Mystery of ambassador's death in Hampstead
PUBLISHED: 14:49 26 February 2009 | UPDATED: 15:58 07 September 2010
Ben McPartland THE death of an ambassador in the heart of Hampstead will stay a mystery forever after government intervention. Jan Winkler, the Czech Republic ambassador to the UK, died at his home in Redington Road on Monday February 16. The 51-year-old
THE death of an ambassador in the heart of Hampstead will stay a mystery forever after government intervention.
Jan Winkler, the Czech Republic ambassador to the UK, died at his home in Redington Road on Monday February 16.
The 51-year-old father of three called 999 around 8.30am, saying he was suffering a heart attack.

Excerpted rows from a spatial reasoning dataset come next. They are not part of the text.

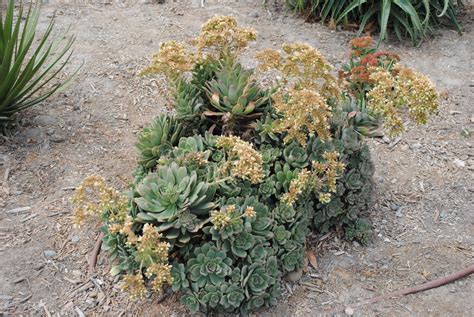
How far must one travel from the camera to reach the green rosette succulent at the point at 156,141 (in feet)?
8.91

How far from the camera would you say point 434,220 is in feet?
10.3

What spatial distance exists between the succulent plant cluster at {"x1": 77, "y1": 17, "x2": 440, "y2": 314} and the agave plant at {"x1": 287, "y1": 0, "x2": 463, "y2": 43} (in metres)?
2.10

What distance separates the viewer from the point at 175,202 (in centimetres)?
234

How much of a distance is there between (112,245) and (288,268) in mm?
806

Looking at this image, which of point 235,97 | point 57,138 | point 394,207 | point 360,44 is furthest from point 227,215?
point 360,44

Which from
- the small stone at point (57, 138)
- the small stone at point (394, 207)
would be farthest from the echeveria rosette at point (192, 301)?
the small stone at point (57, 138)

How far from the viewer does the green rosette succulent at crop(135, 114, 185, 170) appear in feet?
8.91

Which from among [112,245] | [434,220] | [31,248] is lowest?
[434,220]

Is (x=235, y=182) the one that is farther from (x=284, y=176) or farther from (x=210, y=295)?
(x=210, y=295)

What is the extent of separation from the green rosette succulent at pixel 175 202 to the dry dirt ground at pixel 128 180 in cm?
42

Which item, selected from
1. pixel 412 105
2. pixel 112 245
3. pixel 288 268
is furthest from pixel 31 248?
pixel 412 105

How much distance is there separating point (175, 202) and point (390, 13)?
10.7 feet

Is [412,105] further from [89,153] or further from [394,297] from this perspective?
[89,153]

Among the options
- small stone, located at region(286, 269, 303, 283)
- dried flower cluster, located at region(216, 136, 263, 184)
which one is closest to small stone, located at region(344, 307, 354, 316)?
small stone, located at region(286, 269, 303, 283)
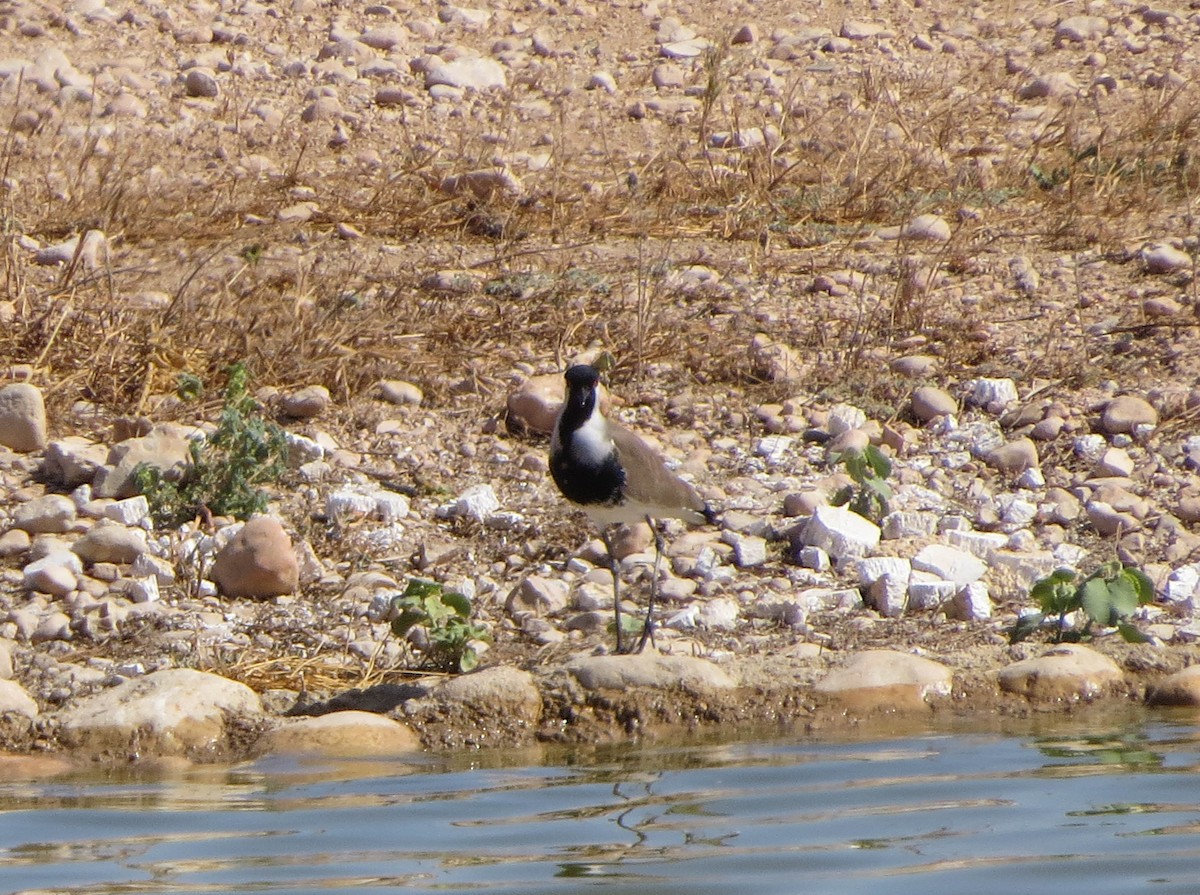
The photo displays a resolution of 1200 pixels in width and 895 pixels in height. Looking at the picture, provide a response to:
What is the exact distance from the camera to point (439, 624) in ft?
17.8

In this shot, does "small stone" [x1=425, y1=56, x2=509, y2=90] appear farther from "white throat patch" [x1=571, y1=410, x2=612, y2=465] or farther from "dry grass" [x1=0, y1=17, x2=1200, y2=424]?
"white throat patch" [x1=571, y1=410, x2=612, y2=465]

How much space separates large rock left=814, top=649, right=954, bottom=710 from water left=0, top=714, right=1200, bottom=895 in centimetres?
19

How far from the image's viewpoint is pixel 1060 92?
12.1 metres

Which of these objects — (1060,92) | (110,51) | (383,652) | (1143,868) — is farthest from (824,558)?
(110,51)

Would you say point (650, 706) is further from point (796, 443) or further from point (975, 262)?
point (975, 262)

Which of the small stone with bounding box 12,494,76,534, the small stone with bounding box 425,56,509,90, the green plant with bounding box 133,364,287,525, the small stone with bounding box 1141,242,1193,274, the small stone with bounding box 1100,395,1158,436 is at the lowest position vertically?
the small stone with bounding box 12,494,76,534

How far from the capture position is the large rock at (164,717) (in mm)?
4926

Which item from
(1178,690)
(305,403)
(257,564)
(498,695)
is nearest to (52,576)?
(257,564)

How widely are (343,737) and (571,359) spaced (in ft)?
11.4

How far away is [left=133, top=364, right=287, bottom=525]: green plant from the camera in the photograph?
6.59 metres

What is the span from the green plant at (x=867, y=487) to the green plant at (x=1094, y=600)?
1.06m

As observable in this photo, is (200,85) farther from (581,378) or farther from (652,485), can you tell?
(652,485)

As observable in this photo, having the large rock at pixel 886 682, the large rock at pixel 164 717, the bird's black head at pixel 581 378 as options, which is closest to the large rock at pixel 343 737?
the large rock at pixel 164 717

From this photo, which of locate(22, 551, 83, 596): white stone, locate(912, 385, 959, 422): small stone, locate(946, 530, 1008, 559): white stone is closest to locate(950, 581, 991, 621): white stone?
locate(946, 530, 1008, 559): white stone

When ambulance crews had difficulty gaining access to the house, police were called. Officers were just about to break the door down when a private security firm arrived with keys.
Mr Winkler was rushed to the Royal Free hospital but was pronounced dead shortly after.

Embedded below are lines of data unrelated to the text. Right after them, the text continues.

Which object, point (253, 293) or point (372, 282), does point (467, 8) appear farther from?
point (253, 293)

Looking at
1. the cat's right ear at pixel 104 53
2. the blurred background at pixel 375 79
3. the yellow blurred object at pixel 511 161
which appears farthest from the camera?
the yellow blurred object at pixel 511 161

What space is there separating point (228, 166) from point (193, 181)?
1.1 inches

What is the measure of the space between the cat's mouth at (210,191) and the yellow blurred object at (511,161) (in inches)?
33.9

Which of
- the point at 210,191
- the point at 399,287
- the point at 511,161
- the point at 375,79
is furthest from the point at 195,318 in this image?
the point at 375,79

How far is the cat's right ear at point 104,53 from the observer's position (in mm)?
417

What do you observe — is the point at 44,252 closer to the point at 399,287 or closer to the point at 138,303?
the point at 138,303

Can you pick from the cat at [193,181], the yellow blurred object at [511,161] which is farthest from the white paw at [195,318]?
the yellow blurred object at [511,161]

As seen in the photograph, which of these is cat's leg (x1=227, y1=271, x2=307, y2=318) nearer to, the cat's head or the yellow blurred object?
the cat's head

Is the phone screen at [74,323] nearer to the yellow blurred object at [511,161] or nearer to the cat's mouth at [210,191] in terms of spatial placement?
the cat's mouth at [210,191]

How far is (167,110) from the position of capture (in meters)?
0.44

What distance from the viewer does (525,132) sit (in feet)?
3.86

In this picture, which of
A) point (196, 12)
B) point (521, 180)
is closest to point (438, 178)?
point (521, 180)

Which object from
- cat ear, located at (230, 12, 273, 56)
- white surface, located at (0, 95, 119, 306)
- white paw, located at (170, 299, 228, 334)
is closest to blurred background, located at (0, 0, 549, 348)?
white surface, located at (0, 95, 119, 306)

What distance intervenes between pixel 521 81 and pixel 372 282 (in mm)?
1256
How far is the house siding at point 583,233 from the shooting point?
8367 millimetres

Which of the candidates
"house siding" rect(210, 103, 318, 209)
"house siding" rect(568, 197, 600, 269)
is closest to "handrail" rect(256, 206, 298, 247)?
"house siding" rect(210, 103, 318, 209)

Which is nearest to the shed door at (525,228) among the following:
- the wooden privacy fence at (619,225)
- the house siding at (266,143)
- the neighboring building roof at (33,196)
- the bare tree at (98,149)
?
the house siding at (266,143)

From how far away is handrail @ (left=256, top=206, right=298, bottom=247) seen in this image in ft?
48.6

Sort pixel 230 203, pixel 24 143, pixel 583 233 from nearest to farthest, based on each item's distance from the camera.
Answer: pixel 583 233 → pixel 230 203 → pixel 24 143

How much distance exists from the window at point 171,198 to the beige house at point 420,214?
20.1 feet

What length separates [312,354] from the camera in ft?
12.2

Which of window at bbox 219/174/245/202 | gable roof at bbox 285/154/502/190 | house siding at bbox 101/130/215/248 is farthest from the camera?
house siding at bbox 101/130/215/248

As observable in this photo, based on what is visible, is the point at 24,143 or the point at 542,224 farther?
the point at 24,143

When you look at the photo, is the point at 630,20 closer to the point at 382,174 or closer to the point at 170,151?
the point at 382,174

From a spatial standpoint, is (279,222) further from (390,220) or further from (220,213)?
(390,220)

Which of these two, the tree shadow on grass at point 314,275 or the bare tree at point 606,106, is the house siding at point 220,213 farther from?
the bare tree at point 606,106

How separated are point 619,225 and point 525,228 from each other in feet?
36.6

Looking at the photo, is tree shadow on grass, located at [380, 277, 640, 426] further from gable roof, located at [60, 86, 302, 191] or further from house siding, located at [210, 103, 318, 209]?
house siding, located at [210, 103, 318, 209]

A post-mortem examination proved inconclusive, and the cause of his death may never be known after a coroner agreed not to proceed with an inquest.
Last Thursday's decision came after a request by the Czech government and Mr Winkler's family.

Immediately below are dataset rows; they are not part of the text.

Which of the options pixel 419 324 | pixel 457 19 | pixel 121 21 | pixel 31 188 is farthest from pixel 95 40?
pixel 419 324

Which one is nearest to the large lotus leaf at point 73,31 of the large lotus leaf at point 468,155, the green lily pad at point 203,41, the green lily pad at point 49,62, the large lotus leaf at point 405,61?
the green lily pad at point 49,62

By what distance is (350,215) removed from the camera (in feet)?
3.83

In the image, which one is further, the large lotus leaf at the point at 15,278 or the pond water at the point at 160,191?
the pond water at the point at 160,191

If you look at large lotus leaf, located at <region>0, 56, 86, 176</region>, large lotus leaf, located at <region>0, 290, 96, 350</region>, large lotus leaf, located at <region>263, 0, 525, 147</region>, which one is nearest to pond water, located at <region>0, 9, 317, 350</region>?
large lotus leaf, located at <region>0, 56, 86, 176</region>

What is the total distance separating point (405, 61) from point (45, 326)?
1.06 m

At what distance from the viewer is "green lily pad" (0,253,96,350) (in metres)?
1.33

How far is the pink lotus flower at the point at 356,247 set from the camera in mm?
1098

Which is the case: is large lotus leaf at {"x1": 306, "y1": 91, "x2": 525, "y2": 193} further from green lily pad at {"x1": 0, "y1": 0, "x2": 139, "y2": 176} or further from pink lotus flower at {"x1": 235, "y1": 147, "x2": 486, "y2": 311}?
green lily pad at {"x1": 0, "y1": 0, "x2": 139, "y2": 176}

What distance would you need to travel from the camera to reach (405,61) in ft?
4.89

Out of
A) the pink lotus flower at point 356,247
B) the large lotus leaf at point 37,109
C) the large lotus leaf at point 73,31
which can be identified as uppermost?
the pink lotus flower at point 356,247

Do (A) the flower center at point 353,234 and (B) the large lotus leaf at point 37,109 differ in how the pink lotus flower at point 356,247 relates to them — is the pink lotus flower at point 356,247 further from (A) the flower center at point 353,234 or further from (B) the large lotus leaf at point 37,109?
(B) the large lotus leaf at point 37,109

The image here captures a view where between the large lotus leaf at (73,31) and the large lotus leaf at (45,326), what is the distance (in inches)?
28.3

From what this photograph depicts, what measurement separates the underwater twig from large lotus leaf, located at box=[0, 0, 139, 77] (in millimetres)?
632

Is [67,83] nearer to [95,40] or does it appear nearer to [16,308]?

But the move has not been greeted with suspicion because under UK law surrounding diplomats, foreign ambassadors are immune from any kind of investigation, including inquests into their deaths.
A source at St Pancras Coroner's Court told the Ham&High: "It's very unusual but they asked for it and the coroner said fine. His post-mortem was inconclusive and so the coroner would normally look to do further investigations but that is when the shutters came down.
"The coroner did have an option to go against it but that would have been a legal can of worms we were not going to open. It would have meant all sorts of problems.
"This does not indicate that there is anything untoward, it is just unusual. I just feel sorry for the kids who may never find out how their dad died."
The cause of Mr Winkler's death was reported in the Czech Republic as a "probable heart attack".
The Czech government paid tribute to the ambassador, who was one of the country's "most significant and respected" diplomats. Czech Prime Minister Mirek Topolanek has also sent his condolences to Mr Winkler's family.
Before taking up the post of ambassador, Mr Winkler, a trained lawyer, worked as deputy foreign minister for security policy.